[Date Prev][Date Next][Thread Prev][Thread Next][Date Index][Thread Index]

Registration of new charset CP51932



Hello,

This is Registration of new charset CP51932.

Following proposal should get a consensus in ietf-charsets,
so I submit this to IANA.

Regards,

---
Charset name: CP51932

Charset aliases: csCP51932

Suitability for use in MIME text:

    Yes, CP51932 is suitable for use with subtypes of the "text"
    Content-Type. Since CP1932 is an 8bit charset care should be
   taken to choose an appropriate Content-Transfer-Encoding.

Published specification(s):

    Octets with the high bit clear specify single US-ASCII characters, while
    octets with the high bit set encode characters from the Windows Codepage
    932 by combining the bits from the two octets except when the first octet
    is 0x8E, in which case this represents Halfwidth Katakana.

    Meaning and mapping to Unicode of each character is refer to
    Windows Codepage 932.
    http://msdn.microsoft.com/en-us/goglobal/cc305152.aspx

ISO 10646 equivalency table:

    http://cpansearch.perl.org/src/NARUSE/Encode-EUCJPMS-0.07/ucm/cp51932.ucm

Additional information:

    CP51932 is a variant of EUC-JP (like Windows-31J and Shift_JIS).
    this charset is different from EUC-JP in:
      * CP51932 doesn't support JIS X 0212
      * CP51932 supports characters extended by Windows Codepage 932
      * Unicode mapping of some characters are different

    Typical user of CP51932 is web browsers. When web browsers load
    a page which are declared or auto-detected as "EUC-JP", they don't
    interpret it as true EUC-JP registerd in IANA Character Sets but as
    CP51932. When they post form data as "EUC-JP", the data is also
    encoded as CP51932.

    The name "CP51932" is in use following applications:
      * Citrus iconv (NetBSD and DragonFly uses this)
      * patched GNU libiconv in FreeBSD ports
      * Mojikan http://www.mirai-ii.co.jp/moji/mojikan/
      * nkf 2.0.5
      * PHP 5.2.1
      * Ruby 1.9.1
      * Encode-EUCJPMS-0.06

    Moreover applications which uses MLang.DLL or .NET Framework for
    converting "EUC-JP" implicitly uses this charset.

    Intended use of this name is to override the implementation of EUC-JP
    or charset convertion.
    http://wiki.whatwg.org/wiki/Web_Encodings
    http://www.w3.org/Bugs/Public/show_bug.cgi?id=7444

    Why the name is not "Windows-51932" is some of applications which accept
    the name "CP51932" don't support the name "Windows-51932".
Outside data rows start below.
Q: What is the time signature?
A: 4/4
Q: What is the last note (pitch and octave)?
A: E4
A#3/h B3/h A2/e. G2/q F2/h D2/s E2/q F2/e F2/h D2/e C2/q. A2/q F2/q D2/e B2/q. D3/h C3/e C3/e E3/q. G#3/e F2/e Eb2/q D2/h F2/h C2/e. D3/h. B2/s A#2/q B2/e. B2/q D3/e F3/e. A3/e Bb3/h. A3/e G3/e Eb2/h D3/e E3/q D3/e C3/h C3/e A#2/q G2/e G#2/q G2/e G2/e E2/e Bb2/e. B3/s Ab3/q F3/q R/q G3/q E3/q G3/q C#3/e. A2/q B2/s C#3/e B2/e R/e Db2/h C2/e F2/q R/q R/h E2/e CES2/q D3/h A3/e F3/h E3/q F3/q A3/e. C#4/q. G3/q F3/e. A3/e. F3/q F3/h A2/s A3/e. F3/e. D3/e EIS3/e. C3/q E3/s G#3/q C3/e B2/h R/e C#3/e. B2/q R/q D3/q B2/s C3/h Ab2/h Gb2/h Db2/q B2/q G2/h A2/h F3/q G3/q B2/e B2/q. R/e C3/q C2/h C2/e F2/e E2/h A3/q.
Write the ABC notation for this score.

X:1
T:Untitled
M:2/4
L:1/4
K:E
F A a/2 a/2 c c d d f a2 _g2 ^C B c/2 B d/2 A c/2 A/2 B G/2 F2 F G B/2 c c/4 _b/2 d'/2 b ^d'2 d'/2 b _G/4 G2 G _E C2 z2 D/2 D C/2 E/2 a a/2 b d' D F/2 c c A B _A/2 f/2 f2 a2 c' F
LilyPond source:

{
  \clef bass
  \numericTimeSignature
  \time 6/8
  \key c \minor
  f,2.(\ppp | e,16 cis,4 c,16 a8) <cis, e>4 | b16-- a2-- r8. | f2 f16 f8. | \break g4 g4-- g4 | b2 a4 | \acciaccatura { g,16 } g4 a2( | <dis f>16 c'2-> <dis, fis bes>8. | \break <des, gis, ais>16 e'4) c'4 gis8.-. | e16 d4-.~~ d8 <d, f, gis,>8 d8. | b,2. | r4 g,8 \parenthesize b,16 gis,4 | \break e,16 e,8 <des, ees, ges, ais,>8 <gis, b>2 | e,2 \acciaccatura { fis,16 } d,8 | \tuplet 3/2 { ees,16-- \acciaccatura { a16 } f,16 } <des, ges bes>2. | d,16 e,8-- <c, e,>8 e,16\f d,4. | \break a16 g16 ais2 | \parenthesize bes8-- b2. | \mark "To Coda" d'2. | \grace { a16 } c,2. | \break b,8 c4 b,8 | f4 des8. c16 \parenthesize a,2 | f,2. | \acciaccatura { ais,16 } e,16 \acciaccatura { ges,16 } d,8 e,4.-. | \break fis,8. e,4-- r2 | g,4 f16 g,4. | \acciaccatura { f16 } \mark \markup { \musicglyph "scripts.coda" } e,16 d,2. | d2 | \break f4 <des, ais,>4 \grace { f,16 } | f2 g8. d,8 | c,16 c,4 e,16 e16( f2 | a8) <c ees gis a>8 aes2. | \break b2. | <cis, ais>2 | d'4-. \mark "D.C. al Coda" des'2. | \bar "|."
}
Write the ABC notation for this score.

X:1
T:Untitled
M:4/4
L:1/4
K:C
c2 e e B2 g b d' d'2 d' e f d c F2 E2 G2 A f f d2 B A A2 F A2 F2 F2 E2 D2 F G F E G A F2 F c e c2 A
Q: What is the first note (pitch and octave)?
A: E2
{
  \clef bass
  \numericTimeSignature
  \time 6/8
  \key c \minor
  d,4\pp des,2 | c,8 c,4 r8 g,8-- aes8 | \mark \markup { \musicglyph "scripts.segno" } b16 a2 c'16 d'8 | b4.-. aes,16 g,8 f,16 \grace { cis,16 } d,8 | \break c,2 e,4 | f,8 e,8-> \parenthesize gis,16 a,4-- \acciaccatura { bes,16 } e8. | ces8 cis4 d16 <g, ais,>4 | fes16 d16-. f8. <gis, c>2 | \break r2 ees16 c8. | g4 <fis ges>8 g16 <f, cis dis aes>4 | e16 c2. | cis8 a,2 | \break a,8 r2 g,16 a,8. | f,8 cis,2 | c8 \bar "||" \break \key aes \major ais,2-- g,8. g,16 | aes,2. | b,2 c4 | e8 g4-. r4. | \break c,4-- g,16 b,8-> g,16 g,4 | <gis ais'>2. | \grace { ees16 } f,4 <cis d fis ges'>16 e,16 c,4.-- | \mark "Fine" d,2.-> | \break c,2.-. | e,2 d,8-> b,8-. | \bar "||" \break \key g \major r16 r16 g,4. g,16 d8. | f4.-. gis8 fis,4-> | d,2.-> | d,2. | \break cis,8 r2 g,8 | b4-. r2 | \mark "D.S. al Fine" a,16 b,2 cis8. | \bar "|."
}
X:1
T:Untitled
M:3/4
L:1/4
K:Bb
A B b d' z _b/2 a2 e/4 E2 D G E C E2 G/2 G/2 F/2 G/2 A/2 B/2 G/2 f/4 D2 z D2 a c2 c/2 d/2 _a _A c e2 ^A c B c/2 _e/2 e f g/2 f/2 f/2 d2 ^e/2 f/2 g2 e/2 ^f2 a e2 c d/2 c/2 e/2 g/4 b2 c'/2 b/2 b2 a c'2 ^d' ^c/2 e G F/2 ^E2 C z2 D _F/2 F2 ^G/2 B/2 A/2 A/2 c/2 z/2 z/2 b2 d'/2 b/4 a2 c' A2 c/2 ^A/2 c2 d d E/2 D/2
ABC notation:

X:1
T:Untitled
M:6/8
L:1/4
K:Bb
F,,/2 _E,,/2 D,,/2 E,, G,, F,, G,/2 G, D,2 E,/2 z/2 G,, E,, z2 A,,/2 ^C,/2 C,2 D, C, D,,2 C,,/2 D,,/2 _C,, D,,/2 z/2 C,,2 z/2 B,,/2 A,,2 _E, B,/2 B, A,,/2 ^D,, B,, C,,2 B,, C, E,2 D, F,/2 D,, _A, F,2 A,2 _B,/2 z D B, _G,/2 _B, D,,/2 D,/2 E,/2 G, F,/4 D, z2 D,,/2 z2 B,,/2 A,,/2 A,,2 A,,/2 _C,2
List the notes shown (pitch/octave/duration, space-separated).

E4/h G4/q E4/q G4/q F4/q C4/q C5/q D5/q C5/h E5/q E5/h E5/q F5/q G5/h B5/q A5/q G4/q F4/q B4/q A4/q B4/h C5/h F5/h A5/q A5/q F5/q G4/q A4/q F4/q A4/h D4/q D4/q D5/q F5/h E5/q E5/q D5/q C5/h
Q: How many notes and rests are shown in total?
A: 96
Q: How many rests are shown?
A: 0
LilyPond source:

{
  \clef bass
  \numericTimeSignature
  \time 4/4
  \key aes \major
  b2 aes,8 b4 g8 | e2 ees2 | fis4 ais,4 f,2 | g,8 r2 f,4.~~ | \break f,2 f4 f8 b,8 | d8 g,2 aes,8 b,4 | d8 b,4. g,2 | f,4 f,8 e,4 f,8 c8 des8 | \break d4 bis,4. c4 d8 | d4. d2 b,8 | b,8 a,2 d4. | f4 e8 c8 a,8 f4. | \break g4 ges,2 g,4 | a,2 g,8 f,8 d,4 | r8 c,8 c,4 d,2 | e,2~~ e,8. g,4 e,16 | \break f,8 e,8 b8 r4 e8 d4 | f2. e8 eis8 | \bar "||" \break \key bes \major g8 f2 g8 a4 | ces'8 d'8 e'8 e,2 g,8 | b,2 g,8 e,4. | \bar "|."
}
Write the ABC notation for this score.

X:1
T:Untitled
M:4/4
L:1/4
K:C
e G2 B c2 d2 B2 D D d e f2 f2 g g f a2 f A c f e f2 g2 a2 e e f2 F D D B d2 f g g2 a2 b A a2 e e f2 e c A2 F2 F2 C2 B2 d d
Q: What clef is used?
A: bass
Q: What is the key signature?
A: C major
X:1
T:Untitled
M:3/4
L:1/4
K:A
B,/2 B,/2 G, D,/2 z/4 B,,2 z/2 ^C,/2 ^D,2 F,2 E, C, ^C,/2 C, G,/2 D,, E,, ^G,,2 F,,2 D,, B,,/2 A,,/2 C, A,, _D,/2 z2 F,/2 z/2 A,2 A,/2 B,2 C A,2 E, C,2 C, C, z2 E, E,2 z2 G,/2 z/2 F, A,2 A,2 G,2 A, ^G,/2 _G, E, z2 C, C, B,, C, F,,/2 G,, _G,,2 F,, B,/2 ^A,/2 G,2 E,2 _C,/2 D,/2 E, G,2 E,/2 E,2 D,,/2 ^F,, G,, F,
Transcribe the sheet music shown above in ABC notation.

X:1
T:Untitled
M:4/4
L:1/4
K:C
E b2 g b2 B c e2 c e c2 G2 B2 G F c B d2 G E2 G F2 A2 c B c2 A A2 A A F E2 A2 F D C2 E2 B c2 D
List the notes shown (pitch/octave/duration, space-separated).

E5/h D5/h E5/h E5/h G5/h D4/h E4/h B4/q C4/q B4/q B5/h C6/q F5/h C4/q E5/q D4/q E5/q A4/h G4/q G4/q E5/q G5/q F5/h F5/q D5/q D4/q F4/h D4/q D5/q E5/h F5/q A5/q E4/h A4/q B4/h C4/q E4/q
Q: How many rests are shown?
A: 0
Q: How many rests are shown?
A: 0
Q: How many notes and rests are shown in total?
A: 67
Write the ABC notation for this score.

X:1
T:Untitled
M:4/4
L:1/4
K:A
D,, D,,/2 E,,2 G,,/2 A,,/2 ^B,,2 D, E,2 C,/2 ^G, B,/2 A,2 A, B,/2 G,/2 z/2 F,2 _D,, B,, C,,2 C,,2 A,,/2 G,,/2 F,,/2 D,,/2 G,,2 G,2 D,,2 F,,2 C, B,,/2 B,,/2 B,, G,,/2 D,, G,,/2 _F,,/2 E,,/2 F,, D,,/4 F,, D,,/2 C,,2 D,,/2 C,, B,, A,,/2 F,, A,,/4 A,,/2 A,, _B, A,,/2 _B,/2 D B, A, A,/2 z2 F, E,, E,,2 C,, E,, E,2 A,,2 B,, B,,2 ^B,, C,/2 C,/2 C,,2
    CP51932 is for use of importing legacy data.
    UTF-8 is preferred to CP51932 for new system.

    Related references are:

      "Remarks" of "GetEncodings Method" of "System.Text"
      http://msdn.microsoft.com/en-us/library/system.text.encoding.getencodings.aspx

      "Introduction to JIS X0213 Implementation based on Unicode -
       A new Japanese Language Processing Environment for Information Systems",
       Nikkei BP Soft Press, ISBN 978-4891006082, 2008, pp. 17-18, 20, 120-158 (in Japanese)

      CP51932 - Legacy Encoding Project
      http://legacy-encoding.sourceforge.jp/wiki/index.php?cp51932

    This charset is also known as Windows Codepage 51932.

Person & email address to contact for further information:

    NARUSE, Yui
    Email: naruse@airemix.jp

Intended usage: LIMITED USE

-- 
NARUSE, Yui  <naruse@airemix.jp>